Derek Martin thinks he is Iverson



REALLY frustrating to watch him continue to jack shots.


----------



## JS03 (Jan 5, 2005)

wtf.. why not call a timeout...?


----------



## firstrounder (Oct 31, 2004)

I believe we DID have a timeout left.

Unfortunately Derrick Martin is a DOLT.


----------



## Mr_B (Mar 6, 2004)

didn't we have a 20 sec TO? if so that falls on Mitchell head he should of called it after the 2nd ft was made


----------



## speedythief (Jul 16, 2003)

Sam can call the timeout from the sidelines, if we had one left it is a massive oversight on our staff for missing it.

Unless Chuck and Leo were wrong and we didn't have a 20 left.


----------



## BaLLiStiX17 (Mar 27, 2005)

speedythief said:


> Sam can call the timeout from the sidelines, if we had one left it is a massive oversight on our staff for missing it.
> 
> Unless Chuck and Leo were wrong and we didn't have a 20 left.


Yeah probably maybe they made a mistake.


----------



## speedythief (Jul 16, 2003)

So supposedly we didn't have a timeout left after all.

Tough call on what to do with a few seconds left on the clock.
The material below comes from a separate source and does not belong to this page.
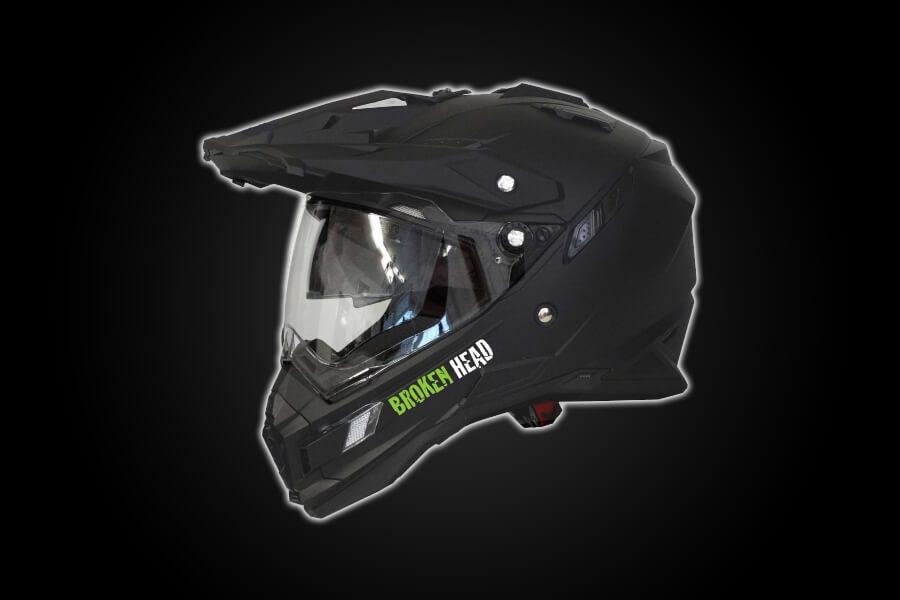 Enduro Helm - Broken Head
Given Martin's hot hand maybe it was for the best for him to try and make something out of nothing.

Still, exciting game, nice way to start the year even though it wasn't a win.


----------



## speedythief (Jul 16, 2003)

Also, Steve Nash is a killer. 0 points in the first half, 13 in the fourth quarter including what, the last 8 for Phoenix not including Marion's FT?

Bosh played great. I don't blame him for the turnovers. He was getting bumped all night--everyone was. Stoudemire should've had about nine fouls.

This game was the opposite of our last effort against Phoenix. Good to know our guys have some pride.


----------



## raptorsrule15 (Jul 4, 2003)

Did We Have A Time Out?


----------



## speedythief (Jul 16, 2003)

raptorsrule15 said:


> Did We Have A Time Out?


Don't think so. The much-lauded "guys in the truck" blew that one. Raps were out.

3rd: 6:22 timeout full
4th: 6:20 timeout full
4th: 3:15 timeout full
4th: 0:43 timeout short
4th: 0:11 timeout full


----------



## ss03 (May 31, 2006)

speedythief said:


> Don't think so. The much-lauded "guys in the truck" blew that one. Raps were out.
> 
> 3rd: 6:22 timeout full
> 4th: 6:20 timeout full
> ...


Yea, and I think they knew they blew that one as well, because otherwise they would have brought it up at the end of the game. They didn't bring it up and call it a mistake on Martin and Mitchell's part, so I'm guessing there wasn't one.


----------



## JS03 (Jan 5, 2005)

Oh well. Great game by the Raptors overall.
Props to Bosh on his return, he played awesome.


----------



## madman (Oct 20, 2003)

sam is lucky that he didnt have any TOs cause i was gonna call for his head. Amare should've fouled out a long time before the 1 min mark, also the refs really swallowed the wistle for Pheonix


----------



## Pain5155 (May 28, 2006)

> The Suns are who we thought they were. That's why we took the damn court. Now if you want to crown 'em, then crown their ****. But they are who we thought they were, and we let them off the hook."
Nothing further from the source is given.